Return the lines below verbatim, starting with the line that contains "From where the" and continuing through the final line, with both ends included.
## Start Stored records
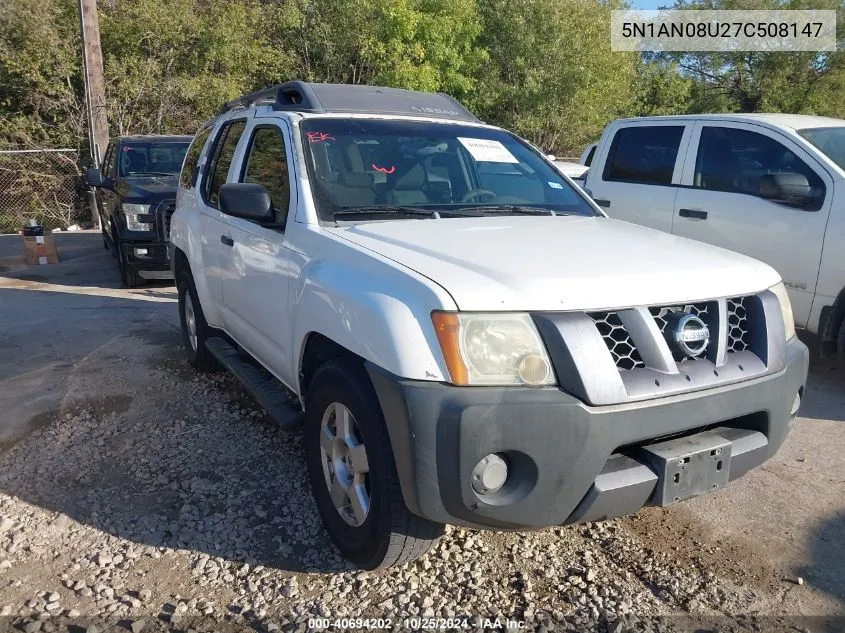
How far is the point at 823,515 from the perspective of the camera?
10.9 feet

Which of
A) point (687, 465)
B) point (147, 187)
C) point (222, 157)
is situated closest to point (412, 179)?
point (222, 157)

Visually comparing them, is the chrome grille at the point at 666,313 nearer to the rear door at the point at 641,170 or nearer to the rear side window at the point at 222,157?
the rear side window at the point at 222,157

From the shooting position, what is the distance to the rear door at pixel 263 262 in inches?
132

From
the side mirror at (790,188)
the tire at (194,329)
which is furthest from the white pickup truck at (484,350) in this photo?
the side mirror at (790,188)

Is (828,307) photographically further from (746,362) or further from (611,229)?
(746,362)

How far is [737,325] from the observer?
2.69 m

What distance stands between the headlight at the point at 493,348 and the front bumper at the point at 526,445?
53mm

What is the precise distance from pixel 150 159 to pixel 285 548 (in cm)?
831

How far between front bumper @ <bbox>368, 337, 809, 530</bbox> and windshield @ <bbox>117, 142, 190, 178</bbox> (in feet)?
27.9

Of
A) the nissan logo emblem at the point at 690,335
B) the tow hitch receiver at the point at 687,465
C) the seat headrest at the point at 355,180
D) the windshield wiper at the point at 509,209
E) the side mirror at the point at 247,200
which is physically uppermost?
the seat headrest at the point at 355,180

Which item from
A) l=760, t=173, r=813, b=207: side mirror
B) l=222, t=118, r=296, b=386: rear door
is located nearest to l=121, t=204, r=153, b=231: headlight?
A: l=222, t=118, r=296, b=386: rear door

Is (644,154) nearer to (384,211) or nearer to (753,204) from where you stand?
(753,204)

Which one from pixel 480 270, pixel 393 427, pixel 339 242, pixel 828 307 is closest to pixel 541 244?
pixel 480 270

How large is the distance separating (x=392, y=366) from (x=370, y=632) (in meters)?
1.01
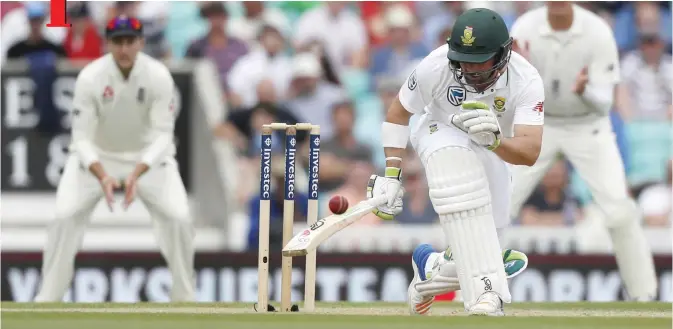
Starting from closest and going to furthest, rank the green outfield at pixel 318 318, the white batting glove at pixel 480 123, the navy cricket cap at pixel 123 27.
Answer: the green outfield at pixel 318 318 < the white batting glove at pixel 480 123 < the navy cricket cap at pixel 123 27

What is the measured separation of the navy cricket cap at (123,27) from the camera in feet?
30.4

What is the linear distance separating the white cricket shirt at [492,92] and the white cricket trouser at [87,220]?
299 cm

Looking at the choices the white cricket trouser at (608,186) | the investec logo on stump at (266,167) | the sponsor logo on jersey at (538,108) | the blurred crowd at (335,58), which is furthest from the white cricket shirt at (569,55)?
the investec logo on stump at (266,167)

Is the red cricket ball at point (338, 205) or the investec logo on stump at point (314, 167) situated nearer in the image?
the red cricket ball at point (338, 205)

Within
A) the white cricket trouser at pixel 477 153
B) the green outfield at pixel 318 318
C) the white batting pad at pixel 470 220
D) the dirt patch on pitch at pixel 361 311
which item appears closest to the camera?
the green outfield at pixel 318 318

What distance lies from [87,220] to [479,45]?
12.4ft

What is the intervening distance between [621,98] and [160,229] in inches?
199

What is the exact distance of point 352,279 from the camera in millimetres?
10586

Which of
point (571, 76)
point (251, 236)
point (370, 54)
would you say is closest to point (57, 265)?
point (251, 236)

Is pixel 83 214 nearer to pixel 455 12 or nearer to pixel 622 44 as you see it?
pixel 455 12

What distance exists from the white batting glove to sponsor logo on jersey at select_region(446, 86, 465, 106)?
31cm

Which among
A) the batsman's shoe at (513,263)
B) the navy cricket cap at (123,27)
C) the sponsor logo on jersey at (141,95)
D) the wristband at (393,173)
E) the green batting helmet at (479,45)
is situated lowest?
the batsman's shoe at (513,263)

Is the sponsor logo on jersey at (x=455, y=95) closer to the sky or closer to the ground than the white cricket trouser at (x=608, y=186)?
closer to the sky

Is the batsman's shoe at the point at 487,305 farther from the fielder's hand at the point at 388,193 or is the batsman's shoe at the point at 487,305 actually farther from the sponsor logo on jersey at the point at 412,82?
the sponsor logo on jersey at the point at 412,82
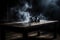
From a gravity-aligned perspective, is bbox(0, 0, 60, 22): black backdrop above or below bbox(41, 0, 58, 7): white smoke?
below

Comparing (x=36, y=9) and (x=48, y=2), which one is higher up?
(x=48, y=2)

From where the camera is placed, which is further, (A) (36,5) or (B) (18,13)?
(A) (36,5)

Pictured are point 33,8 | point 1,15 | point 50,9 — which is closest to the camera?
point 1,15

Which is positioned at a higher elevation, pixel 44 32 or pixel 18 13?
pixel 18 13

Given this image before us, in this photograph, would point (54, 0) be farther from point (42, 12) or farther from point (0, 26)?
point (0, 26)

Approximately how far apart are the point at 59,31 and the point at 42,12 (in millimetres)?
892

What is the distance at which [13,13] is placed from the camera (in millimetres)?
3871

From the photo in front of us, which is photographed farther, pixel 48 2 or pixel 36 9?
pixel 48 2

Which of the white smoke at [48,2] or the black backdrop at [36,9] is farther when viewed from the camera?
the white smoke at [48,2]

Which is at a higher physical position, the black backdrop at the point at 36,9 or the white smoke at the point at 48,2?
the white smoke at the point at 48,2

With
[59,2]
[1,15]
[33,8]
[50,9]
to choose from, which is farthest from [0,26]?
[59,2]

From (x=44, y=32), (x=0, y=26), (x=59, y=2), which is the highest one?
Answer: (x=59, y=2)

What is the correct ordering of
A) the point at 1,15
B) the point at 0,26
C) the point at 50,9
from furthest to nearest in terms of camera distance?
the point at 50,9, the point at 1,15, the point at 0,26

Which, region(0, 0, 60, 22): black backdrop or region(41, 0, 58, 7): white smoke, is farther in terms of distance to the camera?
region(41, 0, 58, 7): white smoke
## End Stored records
» **Reply**:
From where the camera is placed, which is further, (A) (36,5) or (B) (18,13)?
(A) (36,5)

Pictured are point 33,8 | point 1,15 | point 50,9 — which is closest to the camera?
point 1,15

Which is positioned at a higher elevation, pixel 44 32 or pixel 18 13?
pixel 18 13

Given this image before us, in this photograph, would point (54, 0) be farther from point (42, 12) or farther from point (0, 26)?
point (0, 26)

Approximately how far apart are the point at 59,31 and the point at 42,12 (in millimetres)?
892

What is the distance at which [13,13] is placed from the camera (in millimetres)?
3871

From the photo in front of us, which is photographed farther, pixel 48 2 or pixel 36 9?
pixel 48 2

Which of the white smoke at [48,2] or the black backdrop at [36,9] is farther when viewed from the camera?
the white smoke at [48,2]

Which is at a higher physical position, the black backdrop at the point at 36,9 or the white smoke at the point at 48,2?
the white smoke at the point at 48,2

With
[59,2]
[1,15]
[33,8]
[50,9]
to choose from, which is farthest from [0,26]?
[59,2]

From (x=44, y=32), (x=0, y=26), (x=59, y=2), which is the highest one?
Answer: (x=59, y=2)

What is the correct ordering of
A) the point at 1,15
B) the point at 0,26
C) the point at 50,9
from furthest to nearest in terms of camera distance?
the point at 50,9, the point at 1,15, the point at 0,26

Which, region(0, 0, 60, 22): black backdrop or region(41, 0, 58, 7): white smoke, is farther in terms of distance to the camera?
region(41, 0, 58, 7): white smoke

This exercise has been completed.